I can feel it in my bones. This longing, wanting, a needing really. It’s like a heavy emptiness weighing upon my chest. I find myself longing for the night I wish I could forget. Despite the pain that existed in those fleeting moments and in between those few choice words, and the chaos that surrounded us, I know that I was loved. In your own cruel way, you loved me. Sure, it was demented and twisted, and you were as mean as anyone can every be, but still the truth remains, I was loved by you.
Now I am left wondering if I will ever find it again. True love, but without all the pain that went along with it. I know real love is without all the pretenses. That it is without the fist that bruise skin, the bites that tear my body to shreds, and the kicks that break bones. If I am truly loved by someone, I shouldn’t have to always hide and tell lies about the bruises and scars that exist on my body. I know you loved me, but you never really loved me – at least not as a human being, I was nothing more than mere property you possessed, I belonged to you and there was nothing romantic about that sentiment.
Real, true love comes without all that mess that lies in between the words that aren’t being said. Yes, love is messy on its own accord, but it does not borderline on abuse. Love is simple. Love doesn’t cause you to find ways to allow you to become unattached from reality so you can simply cope with breathing, concentrating on the next lie you will tell, the next lie you allow yourself to believe.
I use to think that you damaged me, but it took years of recovery to realize I was already damaged when I found my way to you. The last little bit of hope I clung to broke when I met you. But in the years since, I have found my strength, I have once again become whole. I realize that I do not need you and I was nothing more than a bunching bag to you.

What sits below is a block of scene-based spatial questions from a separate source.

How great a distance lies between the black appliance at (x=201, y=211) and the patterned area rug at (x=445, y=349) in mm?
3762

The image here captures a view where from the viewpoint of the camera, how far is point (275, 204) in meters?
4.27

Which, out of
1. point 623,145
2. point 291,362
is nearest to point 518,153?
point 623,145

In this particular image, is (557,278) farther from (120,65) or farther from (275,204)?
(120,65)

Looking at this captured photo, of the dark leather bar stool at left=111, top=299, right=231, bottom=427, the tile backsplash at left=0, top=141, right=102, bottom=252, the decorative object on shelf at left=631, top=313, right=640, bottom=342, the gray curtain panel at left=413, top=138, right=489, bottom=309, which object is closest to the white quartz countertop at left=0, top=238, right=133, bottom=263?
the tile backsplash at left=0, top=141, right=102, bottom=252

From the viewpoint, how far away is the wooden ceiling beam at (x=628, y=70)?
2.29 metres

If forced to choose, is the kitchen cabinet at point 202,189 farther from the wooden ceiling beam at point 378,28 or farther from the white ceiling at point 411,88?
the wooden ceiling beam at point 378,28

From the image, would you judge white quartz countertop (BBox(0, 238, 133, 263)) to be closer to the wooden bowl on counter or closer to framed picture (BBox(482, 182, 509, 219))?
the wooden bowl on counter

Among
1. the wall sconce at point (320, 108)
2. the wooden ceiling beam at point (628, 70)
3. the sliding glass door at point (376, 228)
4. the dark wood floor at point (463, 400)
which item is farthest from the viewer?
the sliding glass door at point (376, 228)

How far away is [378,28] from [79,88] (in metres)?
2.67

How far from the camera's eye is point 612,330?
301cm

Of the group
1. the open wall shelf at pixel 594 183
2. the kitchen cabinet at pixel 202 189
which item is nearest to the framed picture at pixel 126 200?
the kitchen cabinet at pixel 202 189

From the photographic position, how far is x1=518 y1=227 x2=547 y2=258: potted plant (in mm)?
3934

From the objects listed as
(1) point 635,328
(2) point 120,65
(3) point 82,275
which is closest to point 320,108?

You are a hollow shell of a man and I sincerely hope you received the help you so desperately needed so that you never lay a hand on another women in a way that is nothing but loving, kind, and gentle. I hope you have learned since our time together what love really is, because all we ever had was what love really isn’t. I truly mean what I say, I pray you have changed and you have found healing from your own demons that haunted you from the abuse of your own childhood.
I know hurting people hurt people and it was a lethal combination when we united, two abused kids trying to reconcile something good out of the ashes of our past and our broken misconceptions of love. No wonder we self destructed in a matter of months. It was over long before it ever began. I never understood that saying until I met you, until I was destroyed by you.
I say all that I have said to say this, I forgive you. I free and release you from the destruction of our past that bound us. I have moved on, am still working towards moving on and I will one day meet and find someone who loves me for me and loves me the way I am meant to be loved. I sincerely hope the same for you.
Cheers to a life that has been lived, cheers to a life that has been survived, and cheers to a life that has hope on the other side.